The extraction key is entirely absent until the document's status is extracted — while pending (and for unsupported or failed documents) the response contains only the top-level fields.

Status lifecycle

Every document starts as pending and settles into exactly one terminal state:

pending → extracted | unsupported | failed

Status Meaning
pending The document is queued or being processed. Keep polling.
extracted Extraction succeeded.

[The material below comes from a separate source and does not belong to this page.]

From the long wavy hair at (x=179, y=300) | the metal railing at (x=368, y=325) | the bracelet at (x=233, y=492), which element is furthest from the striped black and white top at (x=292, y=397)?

The response now includes the extraction object.
unsupported The file could not be processed for extraction (for example, an image under 4 KB). Terminal.
failed Extraction was attempted but did not succeed. Terminal.

Most documents are extracted within a couple of minutes. A polling interval of 15–30 seconds with a sensible timeout works well.

The extraction object

Present only when status is extracted. Monetary values are decimal strings (for example "100.00"), timestamps are ISO 8601, and dates are YYYY-MM-DD. Any field the extractor could not determine is null.

Field Type Description
document_type string One of invoice, receipt, credit_note, statement, other.
company_name string The issuing company as read from the document.
currency string Three-letter ISO 4217 currency code, e.g. GBP.
subtotal decimal string Amount before tax and shipping.
tax_amount decimal string Total tax on the document.
shipping decimal string Shipping or delivery charge.
total decimal string The grand total.
invoice_due_date date Payment due date, YYYY-MM-DD.
extracted_at datetime When extraction completed, ISO 8601.

Errors

Errors are returned as JSON with a human-readable message. Validation errors additionally include an errors object keyed by field name.

Status Meaning
401 Missing, invalid, or expired API key.
403 The key is no longer valid for the organisation — for example, its issuer is no longer a Super Admin.
404 The document does not exist or belongs to another organisation.
422 Validation failed — a missing file, an unsupported type, an oversized file, or a field over 255 characters.
429 Rate limit exceeded. Wait for the number of seconds in the Retry-After header and retry.

Example error 422 Unprocessable Content

{
    "message": "The file field is required.",
    "errors": {
        "file": [
            "The file field is required."
        ]
    }
}

Rate limits

Each API key may make up to 60 requests per minute. Every response includes the standard rate-limit headers:

X-RateLimit-Limit: 60
X-RateLimit-Remaining: 42

When the limit is exceeded, the API responds with 429 Too Many Requests, a JSON message, and a Retry-After header telling you how many seconds to wait before retrying.